Using the NHL API – Play by Play and Shift Data

Reading Time: 5 minutes
Photo by Mika Baumeister on Unsplash

The NHL API is a fantastic, free resource for all sorts of NHL data.  You can find team data, player data, and all sorts of game data. In my last post I showed how I was able to quickly and easily grab all the game stats for every NHL player using R. For this post I’d share how I was able to use a similar approach to get all the play by play and shift data from 2011 onward. This data will be the basis of my attempts to build some more advanced models to understand Adjusted Plus Minus and WAR/GAR.

As usual, all my code and data for this exercise I’ve uploaded to my GitHub. To start let’s load some packages

library(dplyr)
library(tidyr)
library(tibble)
library(jsonlite)

To get all the play by play and shift data we will need a list of game ids to use in our API calls.

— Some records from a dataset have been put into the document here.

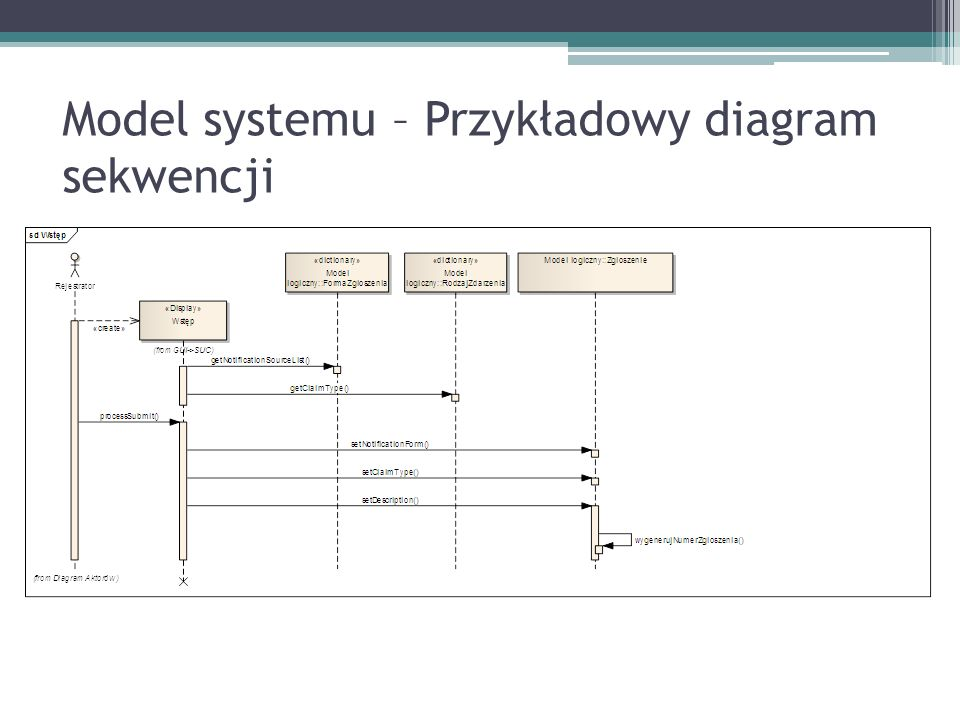 Model systemu – Przykładowy diagram sekwencji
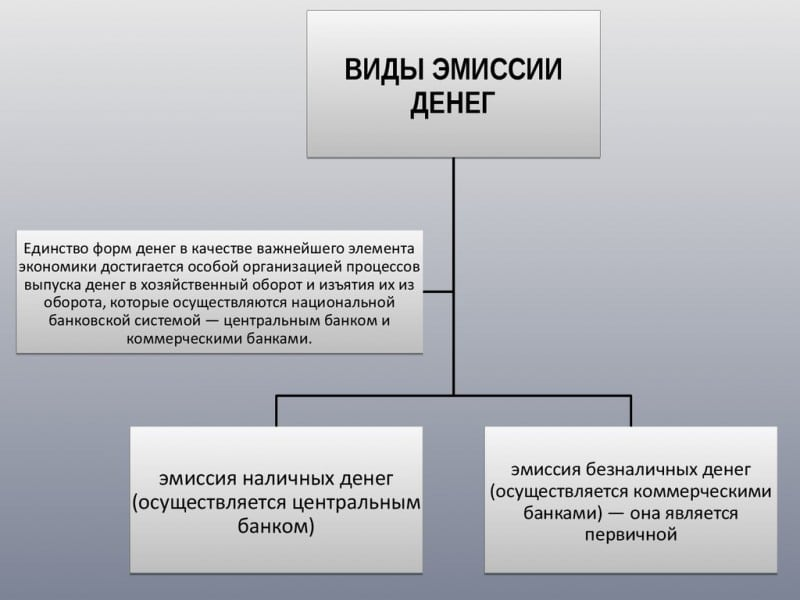 Изображение - Что такое эмиссия денег chto-takoe-jemissija-deneg-prostymi-slovami1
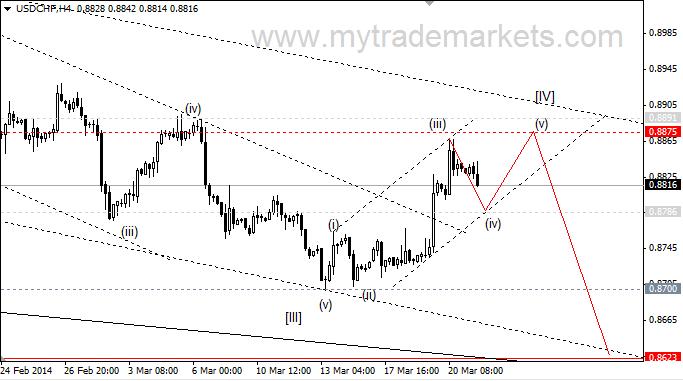 Евро/Доллар прогноз EUR/USD на 07032018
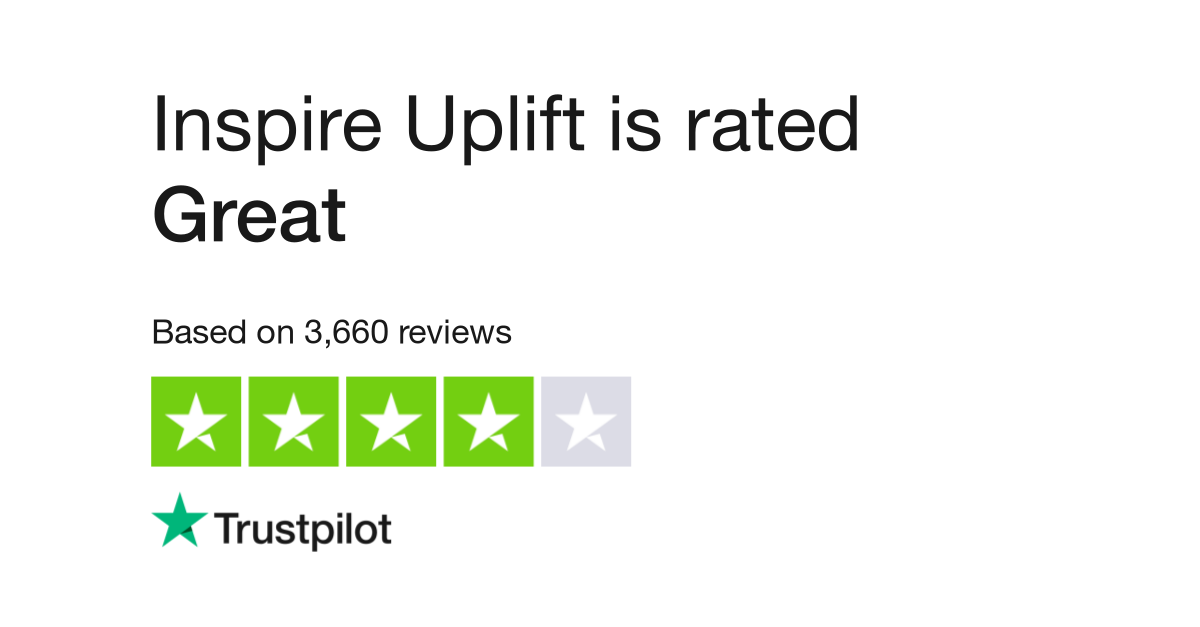 Inspire Uplift Reviews   Read Customer Service Reviews of ...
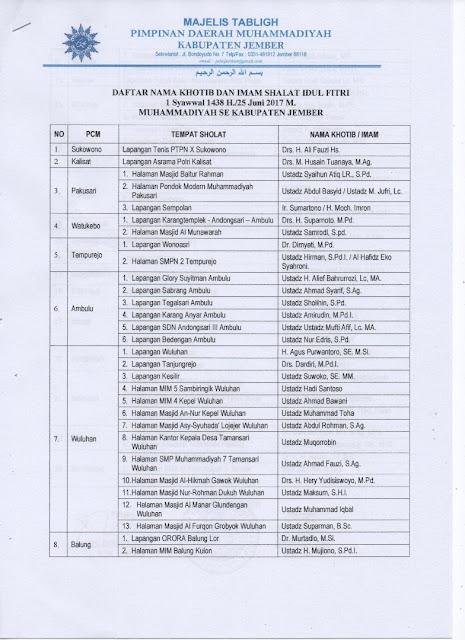 Daftar Tempat Sholat, Imam dan Khotib Idul Fitri 1438 H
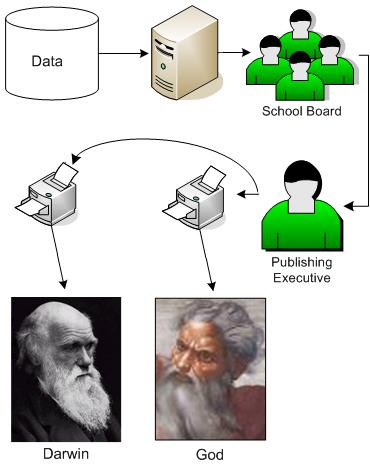Darwinschematic7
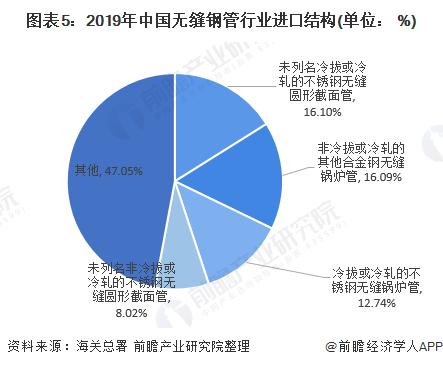 图表5:2019年中国无缝钢管行业进口结构(单位: %)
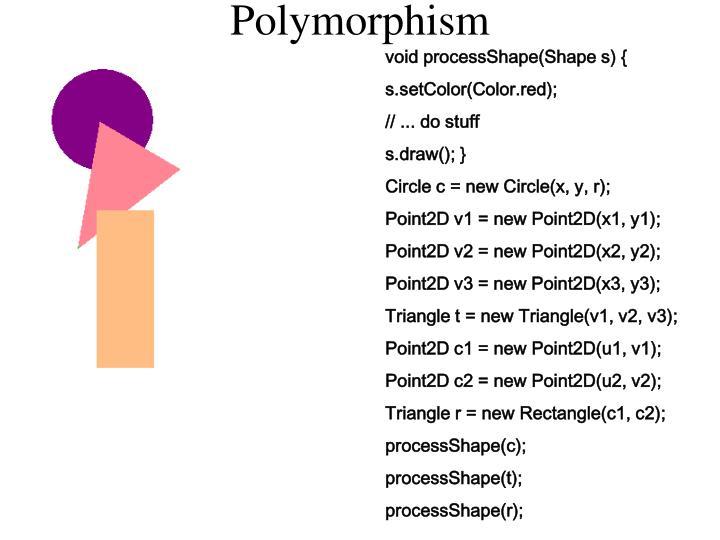 void processShape(Shape s) {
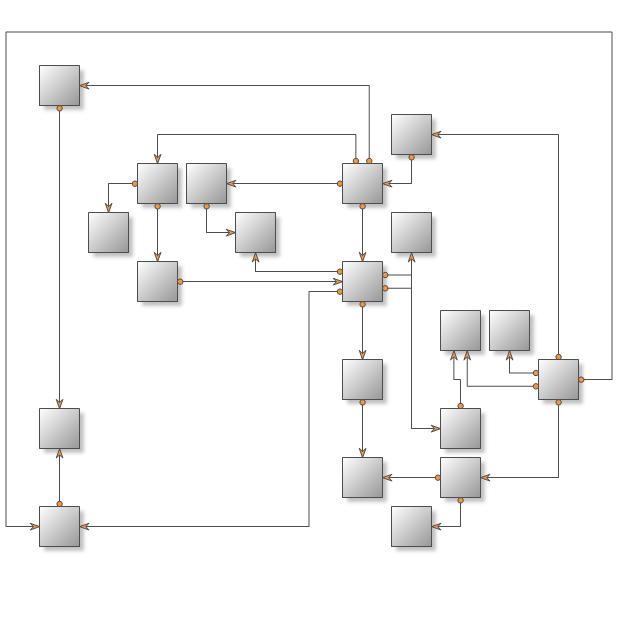 Orthogonal graph layout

To do that we can access the ‘schedule’ endpoint in the API. Initially I thought that play by play data started in 2007 (it actually starts in 2011), so I set it as the start date and then use today’s date as the end date. Then I have a quick and dirty for loop to extract all the game data from each game and put into a data frame. Finally I save it to the ‘schedule.rds’ file. In addition to the game id’s for each game, there is a host of other info including the teams involved, the scores, team records, and venue information.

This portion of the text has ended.